• **Task brief**
Print the passage on household electricity data from "This objective can" up to and including "box in Fig. 1.".

=== Document text ===

This objective can be supported by accurate and dependable forecasting of energy-related data, which is crucial for optimizing decision-making processes at the grid level. Currently, the difference in peak and low demand is significant, resulting in grid inefficiencies. To combat this peak shaving is required10. Demand-side management (DSM) in peak shaving applications is the reduction of energy consumption during peak demand periods11. One approach to DSM is Demand response (DR), which encourages end users to shift their use to off-peak hours by increasing tariffs during high demand allowing for a more efficient system utilizing more renewable usage and in turn reducing CO2 emissions12. The development of such solutions is one of the possible use cases of the proposed Knowledge graph (KG) and uniform data format as is depicted in the blue box in Fig. 1.

Households

The primary goal of households is to reduce their electricity as much as possible without sacrificing comfort. Occupant behavior significantly influences energy consumption so two households with very similar appliances can have very different energy profiles13. Research has shown that providing the consumer with individual appliance electricity usage can induce behavior change that can lead to up to 15% efficiency improvement14,15. Providing such data to the consumer is difficult as sub-metering individual appliances is expensive, one solution to this problem is energy disaggregation, which is the task of inferring individual appliance consumption from the aggregate power signal16. However, due to a lack of a comprehensive multi-region dataset, it is difficult to develop models that could be deployed across different countries and cultures.

To summarize, it can be seen that applications such as electricity flexibility forecasting, peak shaving, demand forecasting, disaggregation, etc. empower the three classes of stakeholders to design better policies and incentive mechanisms in the case of government and regulatory bodies, better and more agile technologies empowering innovative business models in the case of DSOs as well as improved end-user awareness through specific data-driven individualized communication in the case of household consumers. As we focus on domestic electricity consumption, the household is naturally the fundamental unit for data collection, representation, and analysis, and the mentioned applications leverage per household or various types of aggregations of measured data. While there are several per household openly available datasets, their diversity in terms of measured parameters, sampling rate, and duration requires investing extensive effort in pre-processing, therefore preventing larger-scale multi-regional data studies for more robust application development. For instance, existing disaggregation models are developed on max 5 datasets with 29 appliances17, and demand forecasting models are usually limited to a single region18. To mitigate these shortcomings, we provide 1) a multi-region uniform dataset to serve developing more generic ML models as illustrated in the lower half of Fig. 1 and 2) a structured and enriched form of this data embodied as a knowledge graph, as illustrated in the upper half of Fig. 1, that can be semantically queried and is interoperable with other open structured knowledge bases such as Wikidata and DBpedia. To contribute to better household energy management strategies, this paper proposes the creation of uniform, structured household electricity consumption data compiled from multiple regions globally. Our main contributions are:

  • We provide a multi-region household electricity consumption dataset from various parts of the world compiled from existing publicly available datasets in a uniform format enabling data analysis and Machine learning (ML) tasks such as energy disaggregation, load demand forecasting, and appliance ON/OFF classification.

=== Material provided ===

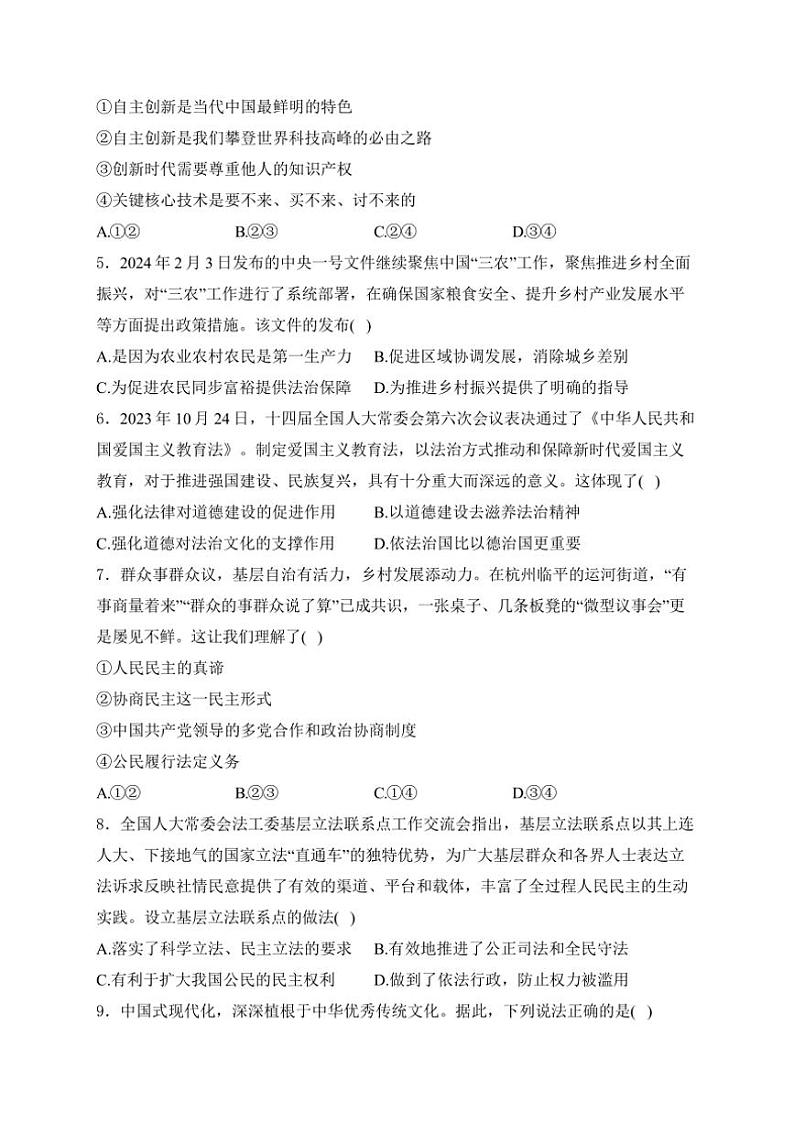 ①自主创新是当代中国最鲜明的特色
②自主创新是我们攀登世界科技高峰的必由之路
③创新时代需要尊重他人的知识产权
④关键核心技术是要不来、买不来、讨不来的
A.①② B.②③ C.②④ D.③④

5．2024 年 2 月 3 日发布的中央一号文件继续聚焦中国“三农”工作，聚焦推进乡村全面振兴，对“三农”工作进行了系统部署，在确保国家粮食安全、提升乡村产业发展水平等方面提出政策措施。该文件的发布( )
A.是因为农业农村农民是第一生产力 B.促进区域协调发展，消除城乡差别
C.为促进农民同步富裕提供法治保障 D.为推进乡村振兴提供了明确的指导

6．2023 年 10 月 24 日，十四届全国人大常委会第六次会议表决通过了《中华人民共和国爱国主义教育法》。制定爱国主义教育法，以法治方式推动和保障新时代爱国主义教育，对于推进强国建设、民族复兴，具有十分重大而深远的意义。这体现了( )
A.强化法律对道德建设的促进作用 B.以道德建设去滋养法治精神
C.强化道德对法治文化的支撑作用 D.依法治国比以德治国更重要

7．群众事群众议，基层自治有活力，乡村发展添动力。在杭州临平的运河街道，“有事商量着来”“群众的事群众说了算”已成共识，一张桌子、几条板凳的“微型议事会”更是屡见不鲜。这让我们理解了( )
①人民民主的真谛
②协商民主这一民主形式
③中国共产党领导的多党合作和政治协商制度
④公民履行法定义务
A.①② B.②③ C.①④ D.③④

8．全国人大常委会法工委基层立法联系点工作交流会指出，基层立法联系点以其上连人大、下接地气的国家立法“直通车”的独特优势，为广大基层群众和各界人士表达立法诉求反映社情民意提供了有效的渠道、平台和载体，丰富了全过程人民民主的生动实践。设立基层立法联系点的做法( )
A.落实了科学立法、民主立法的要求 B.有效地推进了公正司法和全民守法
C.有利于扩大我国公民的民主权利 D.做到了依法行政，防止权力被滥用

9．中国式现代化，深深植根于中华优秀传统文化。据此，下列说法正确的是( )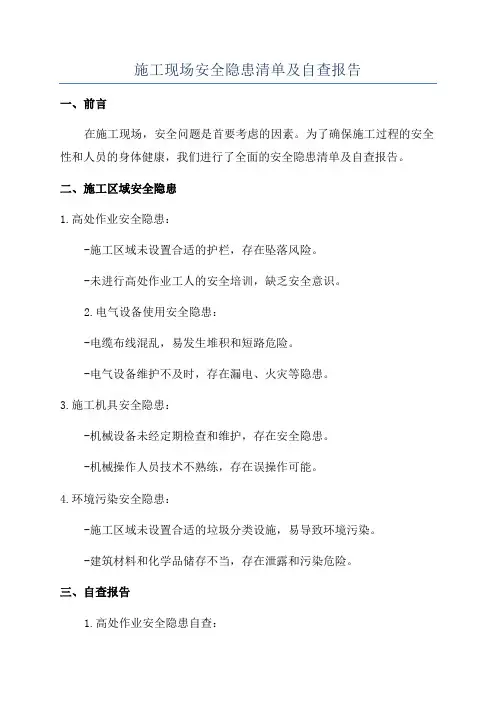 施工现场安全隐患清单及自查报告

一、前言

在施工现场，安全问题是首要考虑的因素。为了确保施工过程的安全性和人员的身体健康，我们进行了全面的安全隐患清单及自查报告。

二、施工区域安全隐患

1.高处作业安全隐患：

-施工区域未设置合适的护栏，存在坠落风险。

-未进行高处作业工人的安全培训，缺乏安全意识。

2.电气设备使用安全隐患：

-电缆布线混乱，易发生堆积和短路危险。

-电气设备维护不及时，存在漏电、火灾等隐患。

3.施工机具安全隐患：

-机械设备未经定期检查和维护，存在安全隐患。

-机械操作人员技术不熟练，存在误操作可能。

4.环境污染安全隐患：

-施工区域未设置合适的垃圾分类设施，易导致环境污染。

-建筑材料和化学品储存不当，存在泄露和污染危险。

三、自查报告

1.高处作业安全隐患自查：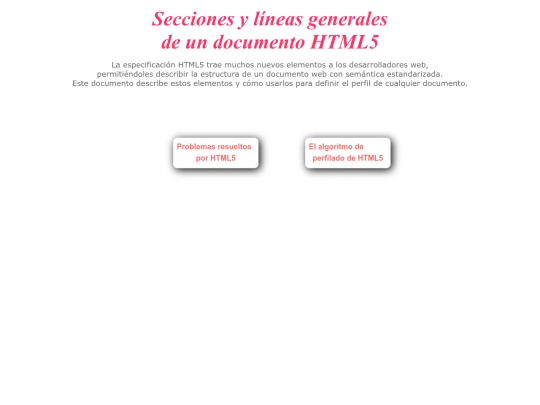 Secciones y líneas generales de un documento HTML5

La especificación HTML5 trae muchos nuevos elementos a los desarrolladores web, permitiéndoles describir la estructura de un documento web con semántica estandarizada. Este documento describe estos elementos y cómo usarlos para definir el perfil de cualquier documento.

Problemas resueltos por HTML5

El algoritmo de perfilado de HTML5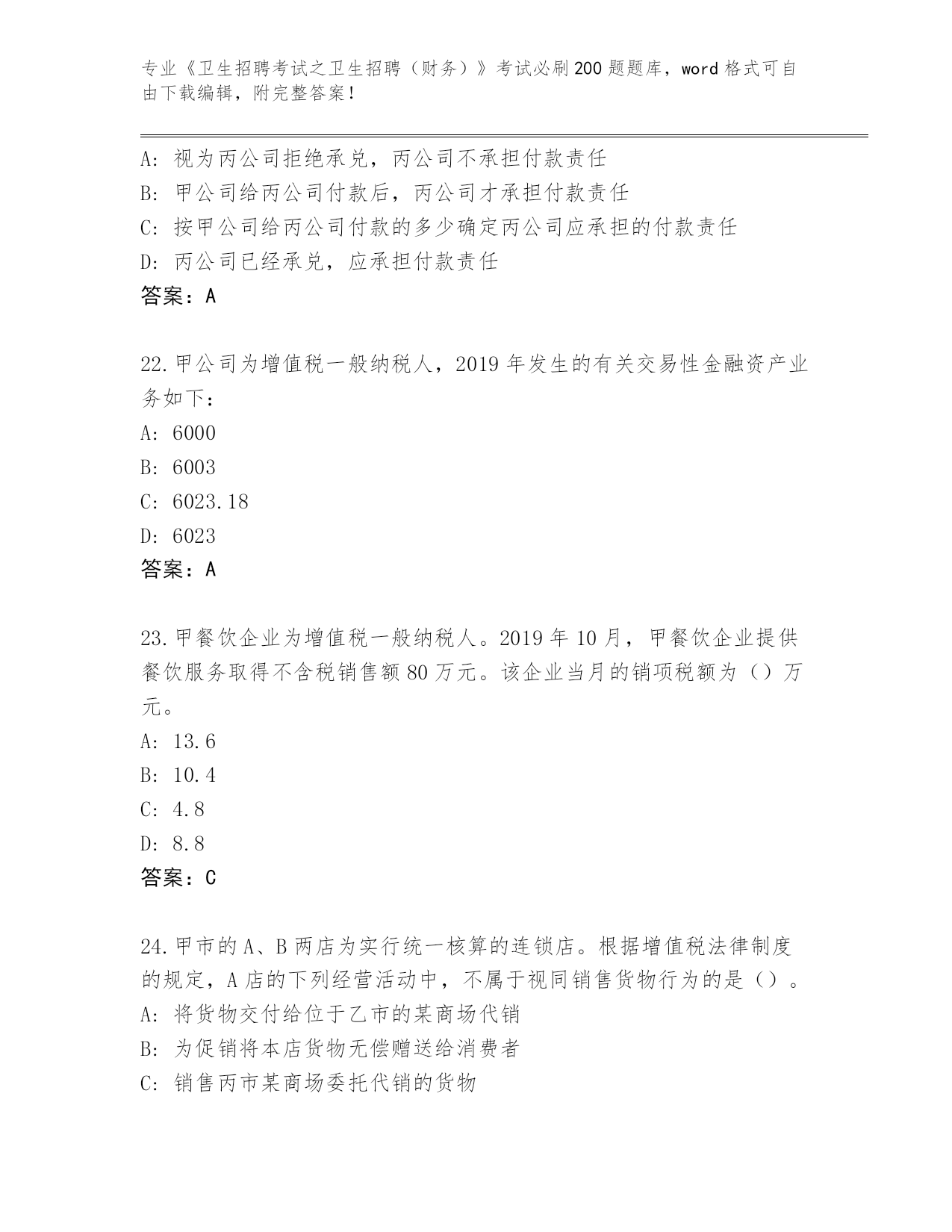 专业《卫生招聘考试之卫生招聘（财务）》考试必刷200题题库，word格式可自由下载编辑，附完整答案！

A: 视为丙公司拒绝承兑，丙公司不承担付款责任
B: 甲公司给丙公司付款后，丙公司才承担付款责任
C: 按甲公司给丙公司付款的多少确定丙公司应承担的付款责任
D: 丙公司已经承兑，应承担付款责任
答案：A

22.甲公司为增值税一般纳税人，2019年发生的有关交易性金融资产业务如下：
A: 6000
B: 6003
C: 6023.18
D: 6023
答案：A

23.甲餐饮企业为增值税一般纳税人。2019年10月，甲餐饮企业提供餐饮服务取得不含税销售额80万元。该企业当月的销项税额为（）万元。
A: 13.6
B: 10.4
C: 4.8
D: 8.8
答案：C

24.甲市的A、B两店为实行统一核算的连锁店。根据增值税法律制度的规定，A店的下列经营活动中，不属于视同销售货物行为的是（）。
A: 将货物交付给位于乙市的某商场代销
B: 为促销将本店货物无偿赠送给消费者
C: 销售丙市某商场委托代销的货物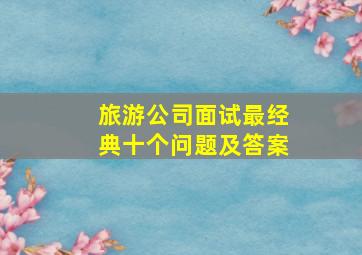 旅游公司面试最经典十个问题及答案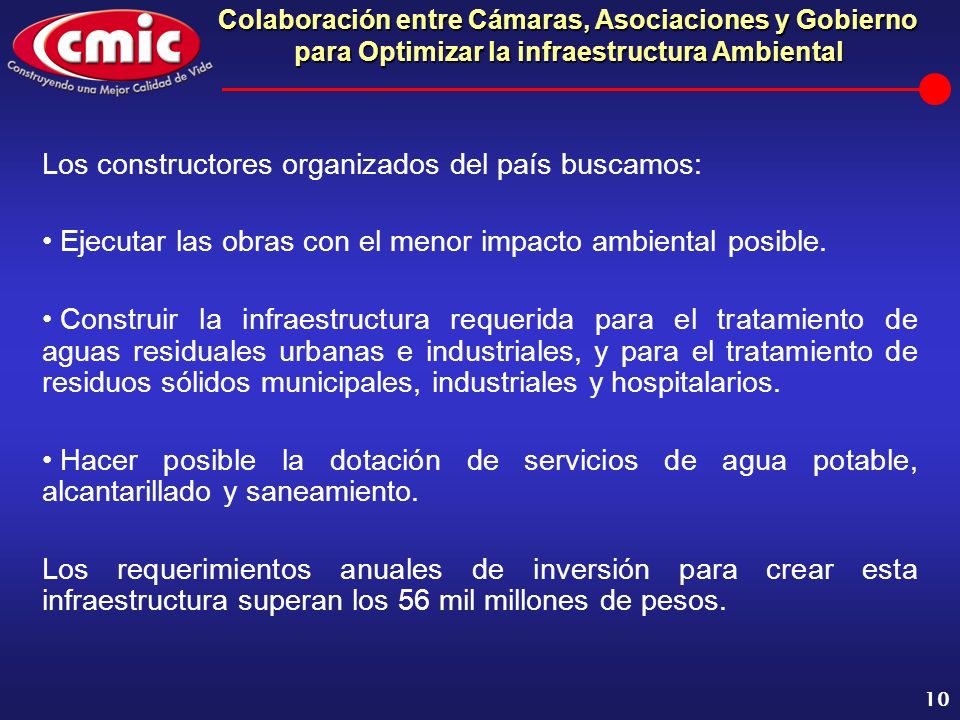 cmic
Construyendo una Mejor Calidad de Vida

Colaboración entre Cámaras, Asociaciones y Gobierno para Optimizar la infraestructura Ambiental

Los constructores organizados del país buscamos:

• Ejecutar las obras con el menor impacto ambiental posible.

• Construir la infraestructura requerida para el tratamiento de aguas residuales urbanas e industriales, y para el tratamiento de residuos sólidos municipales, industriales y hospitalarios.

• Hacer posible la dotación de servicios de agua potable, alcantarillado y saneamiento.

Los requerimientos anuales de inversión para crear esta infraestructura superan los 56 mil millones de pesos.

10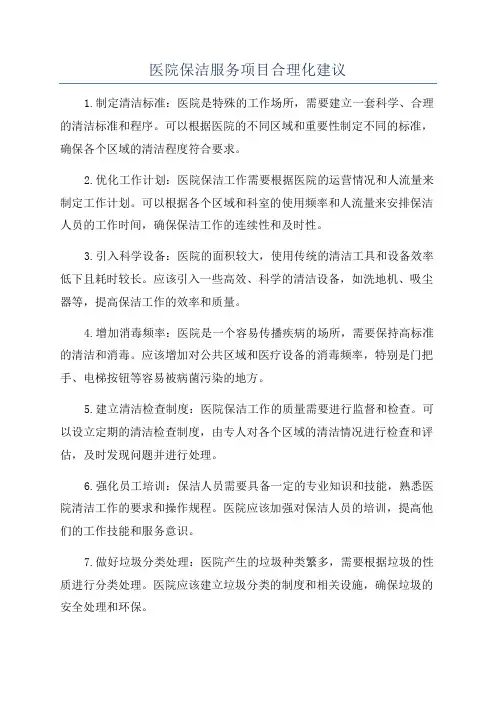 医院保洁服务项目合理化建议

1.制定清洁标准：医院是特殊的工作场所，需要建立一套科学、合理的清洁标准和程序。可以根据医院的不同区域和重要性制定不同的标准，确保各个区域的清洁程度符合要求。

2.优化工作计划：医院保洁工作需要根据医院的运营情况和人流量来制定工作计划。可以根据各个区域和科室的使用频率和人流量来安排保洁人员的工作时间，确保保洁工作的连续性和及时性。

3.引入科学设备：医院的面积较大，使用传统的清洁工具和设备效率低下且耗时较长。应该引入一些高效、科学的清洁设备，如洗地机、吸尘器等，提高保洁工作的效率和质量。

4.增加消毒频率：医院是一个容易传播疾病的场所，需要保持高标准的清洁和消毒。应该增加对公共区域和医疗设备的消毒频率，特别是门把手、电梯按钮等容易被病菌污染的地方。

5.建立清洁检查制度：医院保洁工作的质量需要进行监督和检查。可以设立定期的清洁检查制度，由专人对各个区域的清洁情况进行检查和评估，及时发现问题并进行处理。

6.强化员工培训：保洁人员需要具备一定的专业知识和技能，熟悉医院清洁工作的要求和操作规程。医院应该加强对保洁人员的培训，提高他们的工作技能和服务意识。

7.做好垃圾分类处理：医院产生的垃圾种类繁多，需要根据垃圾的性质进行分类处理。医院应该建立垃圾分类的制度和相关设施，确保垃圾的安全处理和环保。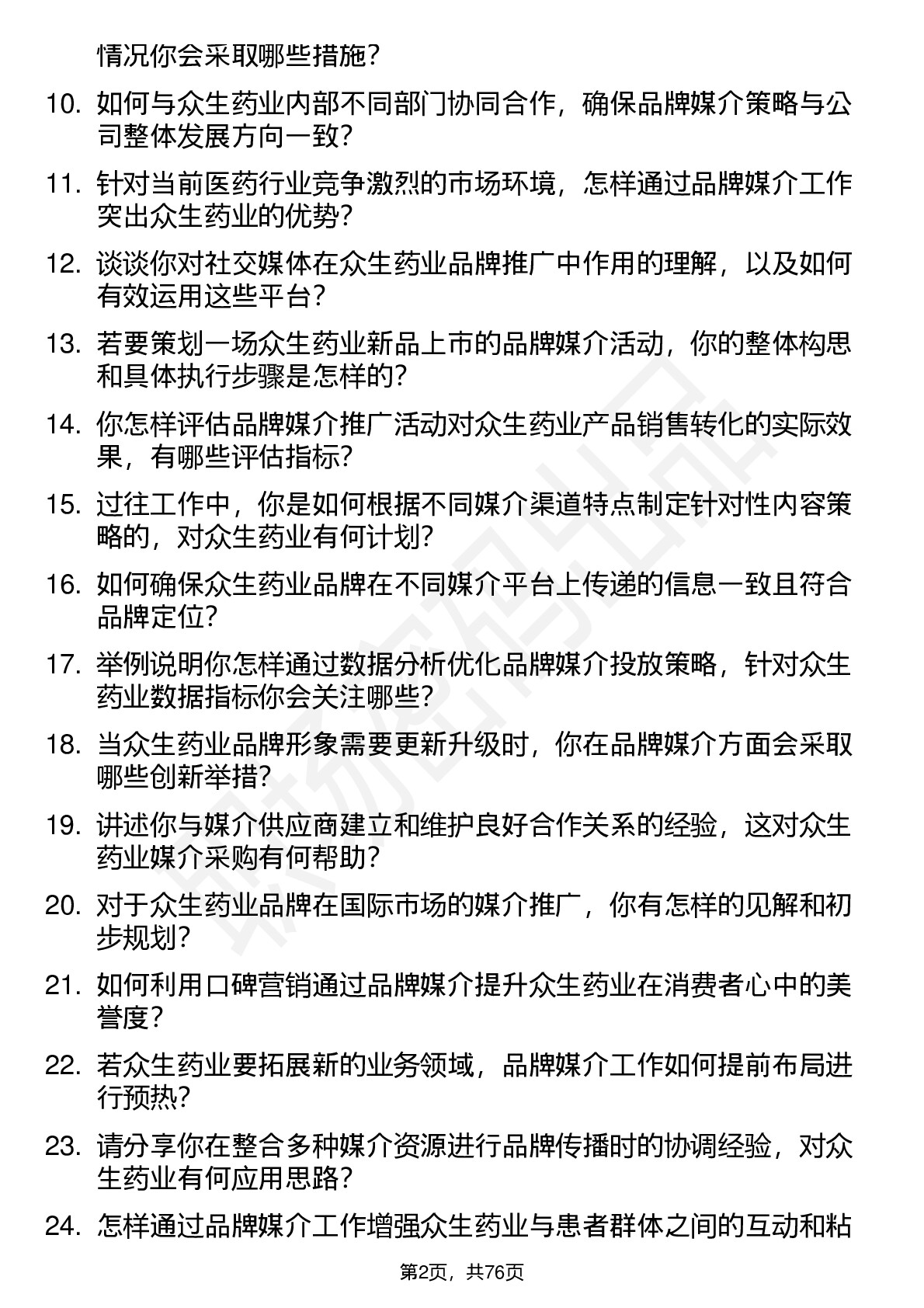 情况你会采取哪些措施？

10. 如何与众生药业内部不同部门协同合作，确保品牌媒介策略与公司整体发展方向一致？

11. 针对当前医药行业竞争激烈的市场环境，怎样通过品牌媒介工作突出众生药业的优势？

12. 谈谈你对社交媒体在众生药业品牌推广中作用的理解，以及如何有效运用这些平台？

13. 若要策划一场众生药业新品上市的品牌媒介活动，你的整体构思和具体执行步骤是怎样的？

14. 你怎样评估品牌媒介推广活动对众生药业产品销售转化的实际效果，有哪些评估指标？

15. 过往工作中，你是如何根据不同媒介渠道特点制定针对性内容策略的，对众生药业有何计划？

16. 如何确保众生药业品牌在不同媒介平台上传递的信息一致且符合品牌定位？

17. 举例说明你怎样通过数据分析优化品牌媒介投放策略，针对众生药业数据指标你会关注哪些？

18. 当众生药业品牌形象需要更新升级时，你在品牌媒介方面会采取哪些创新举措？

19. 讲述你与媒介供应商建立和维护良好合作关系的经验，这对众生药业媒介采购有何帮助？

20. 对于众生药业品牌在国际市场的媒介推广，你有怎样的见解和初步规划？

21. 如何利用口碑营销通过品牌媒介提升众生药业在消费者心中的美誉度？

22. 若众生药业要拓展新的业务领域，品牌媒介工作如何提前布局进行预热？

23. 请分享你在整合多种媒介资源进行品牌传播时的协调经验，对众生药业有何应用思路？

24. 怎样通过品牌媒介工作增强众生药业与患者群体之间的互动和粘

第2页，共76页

===

• **Answer area**
This objective can be supported by accurate and dependable forecasting of energy-related data, which is crucial for optimizing decision-making processes at the grid level. Currently, the difference in peak and low demand is significant, resulting in grid inefficiencies. To combat this peak shaving is required10. Demand-side management (DSM) in peak shaving applications is the reduction of energy consumption during peak demand periods11. One approach to DSM is Demand response (DR), which encourages end users to shift their use to off-peak hours by increasing tariffs during high demand allowing for a more efficient system utilizing more renewable usage and in turn reducing CO2 emissions12. The development of such solutions is one of the possible use cases of the proposed Knowledge graph (KG) and uniform data format as is depicted in the blue box in Fig. 1.